While the details of the search warrant remain undisclosed – and will likely remain so unless Mr. Gentile is charged, says McGuigan – the scale of the effort indicates another attempt to solve the biggest art theft in US history.

Gentile, currently being held without bail on federal weapons charges, is accused of selling a firearm to a convicted killer.

Last year, Gentile was recorded telling an undercover FBI agent that he had access to two of the stolen paintings and was able to sell them for $500,000 apiece.

Moreover, in a 2012 search of Gentile’s property, Reuters reports, federal agents “turned up a handwritten list of the stolen art, its estimated value, and police uniforms.”

This last ties in with a key detail of the infamous crime.

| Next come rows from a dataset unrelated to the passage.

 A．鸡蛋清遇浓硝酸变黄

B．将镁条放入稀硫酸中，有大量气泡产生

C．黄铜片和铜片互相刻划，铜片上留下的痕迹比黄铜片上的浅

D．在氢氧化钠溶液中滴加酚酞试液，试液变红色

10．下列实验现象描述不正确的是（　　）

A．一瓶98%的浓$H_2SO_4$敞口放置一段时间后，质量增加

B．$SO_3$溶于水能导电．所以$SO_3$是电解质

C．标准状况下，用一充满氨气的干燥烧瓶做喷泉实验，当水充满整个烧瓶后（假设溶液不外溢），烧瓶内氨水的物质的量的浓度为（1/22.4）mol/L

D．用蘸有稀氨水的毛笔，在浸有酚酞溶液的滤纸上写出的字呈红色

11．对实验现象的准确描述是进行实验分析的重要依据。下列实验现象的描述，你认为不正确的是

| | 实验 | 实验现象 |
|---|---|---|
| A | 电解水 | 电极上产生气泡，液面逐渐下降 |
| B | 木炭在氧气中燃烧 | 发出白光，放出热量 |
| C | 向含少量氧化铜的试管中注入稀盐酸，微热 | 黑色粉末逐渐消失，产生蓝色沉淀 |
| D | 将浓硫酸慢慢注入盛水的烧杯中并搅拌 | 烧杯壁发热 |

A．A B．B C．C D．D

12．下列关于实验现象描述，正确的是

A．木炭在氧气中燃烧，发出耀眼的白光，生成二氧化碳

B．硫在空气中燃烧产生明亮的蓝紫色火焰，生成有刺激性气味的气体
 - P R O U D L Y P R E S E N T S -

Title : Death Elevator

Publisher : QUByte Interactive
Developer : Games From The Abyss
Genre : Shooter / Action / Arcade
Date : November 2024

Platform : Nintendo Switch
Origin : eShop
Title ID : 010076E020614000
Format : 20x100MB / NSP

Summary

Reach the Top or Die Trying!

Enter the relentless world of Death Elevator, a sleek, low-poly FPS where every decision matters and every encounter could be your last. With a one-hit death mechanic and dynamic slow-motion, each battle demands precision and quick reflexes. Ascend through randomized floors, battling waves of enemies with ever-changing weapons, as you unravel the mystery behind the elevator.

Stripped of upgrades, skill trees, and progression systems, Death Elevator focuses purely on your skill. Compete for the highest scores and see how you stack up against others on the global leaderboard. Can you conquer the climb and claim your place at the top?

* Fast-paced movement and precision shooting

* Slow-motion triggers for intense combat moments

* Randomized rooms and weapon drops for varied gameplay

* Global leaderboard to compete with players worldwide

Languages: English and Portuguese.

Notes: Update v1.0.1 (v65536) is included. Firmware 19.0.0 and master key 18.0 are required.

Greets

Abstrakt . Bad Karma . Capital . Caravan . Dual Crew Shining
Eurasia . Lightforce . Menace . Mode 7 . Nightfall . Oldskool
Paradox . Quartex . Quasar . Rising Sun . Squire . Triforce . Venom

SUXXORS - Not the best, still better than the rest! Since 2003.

At 1:24 a.m. on March 18, 1990, two men dressed as Boston police officers approached the museum’s entrance and told the security guard they were responding to calls about a disturbance.

Breaking protocol, Rick Abath, a musician moonlighting as a security guard, let them in, paving the way for the subsequent 81-minute heist.

“When people say, 'Well, why is it important?' I say, 'Imagine if you could never hear Beethoven's Seventh Symphony again, ever,’ " said museum director Anne Hawley to CBS News. She said the 13 stolen masterpieces include Vermeers and the only known seascape by Rembrandt.

"It makes me want to weep," said Ms. Hawley. "It's time to bring them back."